Bitcoin News: Veteran commodity trader and analyst Peter Brandt shared his thoughts on Bitcoin price. Peter Brandt shared the Bitcoin Renko chart with his followers on Twitter. Brandt preferred the Renko chart as it is one of the charts that best illustrates a long-term trend.



Brandt said that the Bitcoin Renko chart shows Bitcoin rising to the $65,000 level and BTC downtrends that started in April.

Peter Brandt commented on the chart:

“The message from the chart is that when Renko turns from red to green, it is better for you to take a long position”

Brandt later said he did not imply that this approach could be used tactically.

Will Bitcoin continue to drop?

According to data obtained by the CryptoQuant analytics company, the BTC data obtained does not look positive.

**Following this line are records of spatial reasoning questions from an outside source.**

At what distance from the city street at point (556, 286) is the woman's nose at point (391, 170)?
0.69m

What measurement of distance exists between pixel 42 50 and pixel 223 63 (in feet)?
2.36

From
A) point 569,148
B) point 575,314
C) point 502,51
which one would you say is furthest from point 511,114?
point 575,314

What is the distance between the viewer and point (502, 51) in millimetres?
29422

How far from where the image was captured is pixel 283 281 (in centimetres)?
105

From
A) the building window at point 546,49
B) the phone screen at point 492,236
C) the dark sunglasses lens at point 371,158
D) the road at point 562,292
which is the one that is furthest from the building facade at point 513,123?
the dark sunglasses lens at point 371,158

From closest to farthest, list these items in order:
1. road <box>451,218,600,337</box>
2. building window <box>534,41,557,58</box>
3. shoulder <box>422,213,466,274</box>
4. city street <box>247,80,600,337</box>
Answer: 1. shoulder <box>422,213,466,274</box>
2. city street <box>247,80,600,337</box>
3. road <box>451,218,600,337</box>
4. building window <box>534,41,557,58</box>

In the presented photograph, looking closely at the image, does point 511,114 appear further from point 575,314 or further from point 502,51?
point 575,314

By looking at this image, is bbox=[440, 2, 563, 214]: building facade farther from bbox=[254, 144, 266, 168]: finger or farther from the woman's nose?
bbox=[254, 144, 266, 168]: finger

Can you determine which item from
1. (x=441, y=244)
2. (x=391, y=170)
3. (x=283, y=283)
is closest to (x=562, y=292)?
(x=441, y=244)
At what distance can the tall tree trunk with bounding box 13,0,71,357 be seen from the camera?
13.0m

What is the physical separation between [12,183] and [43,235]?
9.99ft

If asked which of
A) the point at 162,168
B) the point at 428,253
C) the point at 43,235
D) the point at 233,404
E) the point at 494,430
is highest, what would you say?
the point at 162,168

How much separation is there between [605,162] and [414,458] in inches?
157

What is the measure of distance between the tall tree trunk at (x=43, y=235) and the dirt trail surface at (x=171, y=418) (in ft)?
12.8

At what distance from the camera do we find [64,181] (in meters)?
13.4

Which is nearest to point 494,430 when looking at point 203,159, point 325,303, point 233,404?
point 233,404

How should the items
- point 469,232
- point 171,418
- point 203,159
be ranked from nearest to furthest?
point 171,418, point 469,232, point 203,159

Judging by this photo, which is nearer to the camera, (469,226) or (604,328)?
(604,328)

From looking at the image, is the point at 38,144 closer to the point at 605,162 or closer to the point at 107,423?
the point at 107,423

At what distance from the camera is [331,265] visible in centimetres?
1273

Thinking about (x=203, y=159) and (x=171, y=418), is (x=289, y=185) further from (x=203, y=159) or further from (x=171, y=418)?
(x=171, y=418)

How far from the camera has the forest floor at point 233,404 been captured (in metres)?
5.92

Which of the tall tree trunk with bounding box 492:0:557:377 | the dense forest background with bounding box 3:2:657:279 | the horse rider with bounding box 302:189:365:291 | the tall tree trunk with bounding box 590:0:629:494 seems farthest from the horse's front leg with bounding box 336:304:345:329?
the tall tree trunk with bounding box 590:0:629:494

The data and chart shared by the company shows that Bitcoin spot reserves on exchanges are increasing. According to the data; derivative reserves are falling, which may indicate profits. Additionally, stablecoin reserves are also increasing.

According to another report from CryptoQuant, the amount of stablecoins on exchanges has been at all-time highs recently. According to the report, distribution to Bitcoin can be expected in the long run as there is still a lot of liquidity at trading levels.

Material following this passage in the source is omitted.